■ **DESCRIPTION OF THE TASK**
Express the rows below as a two-column CSV with the headers "input" and "output", one line per row. Place each row's text and its answer in their own quoted fields, and replace any line breaks with spaces.

___ EXTRACTED ENTRIES ___

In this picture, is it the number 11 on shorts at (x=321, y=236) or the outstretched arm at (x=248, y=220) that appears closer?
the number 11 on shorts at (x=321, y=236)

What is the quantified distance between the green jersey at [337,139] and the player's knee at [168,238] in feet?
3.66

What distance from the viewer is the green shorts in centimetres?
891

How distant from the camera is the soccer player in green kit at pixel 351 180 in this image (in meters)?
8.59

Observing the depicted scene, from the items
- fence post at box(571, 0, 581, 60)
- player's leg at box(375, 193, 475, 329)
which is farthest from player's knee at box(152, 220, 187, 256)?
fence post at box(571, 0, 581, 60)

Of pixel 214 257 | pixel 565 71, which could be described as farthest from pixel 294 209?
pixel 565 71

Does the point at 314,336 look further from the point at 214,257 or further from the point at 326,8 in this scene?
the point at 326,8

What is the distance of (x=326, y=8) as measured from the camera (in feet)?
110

___

■ **WORKED SOLUTION**
input,output
"In this picture, is it the number 11 on shorts at (x=321, y=236) or the outstretched arm at (x=248, y=220) that appears closer?","the number 11 on shorts at (x=321, y=236)"
"What is the quantified distance between the green jersey at [337,139] and the player's knee at [168,238] in feet?","3.66"
"What distance from the viewer is the green shorts in centimetres?","891"
"How distant from the camera is the soccer player in green kit at pixel 351 180 in this image (in meters)?","8.59"
"Observing the depicted scene, from the items - fence post at box(571, 0, 581, 60) - player's leg at box(375, 193, 475, 329) which is farthest from player's knee at box(152, 220, 187, 256)?","fence post at box(571, 0, 581, 60)"
"Of pixel 214 257 | pixel 565 71, which could be described as farthest from pixel 294 209?","pixel 565 71"
"Does the point at 314,336 look further from the point at 214,257 or further from the point at 326,8 in this scene?","the point at 326,8"
"What is the distance of (x=326, y=8) as measured from the camera (in feet)?","110"